__Text block__.

* * * * * * * * *

The structure at the center of the National Memorial for Peace and Justice is constructed of more than 800 corten steel monuments, one for each county in the United States where a racial terror lynching took place. The names of the victims are engraved on the columns.

MONTGOMERY, Ala. — Since the Equal Justice Initiative ( opened the National Memorial for Peace and Justice here in April, it has attracted visitors with a simple yet powerful commemoration of a horrific era in the South: the lynching of some 4,000 African-American men, women and children between 1877 and 1950.

It took years of research for the Equal Justice Initiative to document not only the states and counties where the lynchings occurred but also to identify the victims by name. Some of that effort was unsuccessful, leading researchers to conclude that the names of thousands more victims are lost to history.

But maybe not all of them, as it remains a work in progress. An Initiative brochure says "the park holds a field of identical monuments that are waiting to be claimed and installed in the counties they represent [and] show the parts of the country that have confronted the truth of their history and the counties that have yet to do so."

The National Memorial's message begins with powerful sculptures and wall statements intended to prepare visitors for the history they will encounter: a decades-long campaign of domestic terrorism.

A brochure states the inscriptions depict "the story of racial terror, lynching's historical roots and its links to slavery." But more pertinent to us today is the rest of the quotation: " and the extent to which this historical period permanently shaped the demographic of America."

* * * * * * * * *

[Saved entries]
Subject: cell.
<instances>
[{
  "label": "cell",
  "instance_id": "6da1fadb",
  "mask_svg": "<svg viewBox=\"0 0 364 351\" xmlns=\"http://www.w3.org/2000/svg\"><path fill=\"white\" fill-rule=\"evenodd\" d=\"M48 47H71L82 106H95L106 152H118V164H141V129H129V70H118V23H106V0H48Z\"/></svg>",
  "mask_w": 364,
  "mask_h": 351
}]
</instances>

* * * * * * * * *

__Work request 1__.
In the memorial article, how many corten steel monuments make up the structure at the center of the National Memorial for Peace and Justice?
__Work request 2__.
Return the section of the memorial article starting with "The structure at" and going on through "1877 and 1950.", copied word for word.

__Expected output 1__.
More than 800.

__Expected output 2__.
The structure at the center of the National Memorial for Peace and Justice is constructed of more than 800 corten steel monuments, one for each county in the United States where a racial terror lynching took place. The names of the victims are engraved on the columns.

MONTGOMERY, Ala. — Since the Equal Justice Initiative ( opened the National Memorial for Peace and Justice here in April, it has attracted visitors with a simple yet powerful commemoration of a horrific era in the South: the lynching of some 4,000 African-American men, women and children between 1877 and 1950.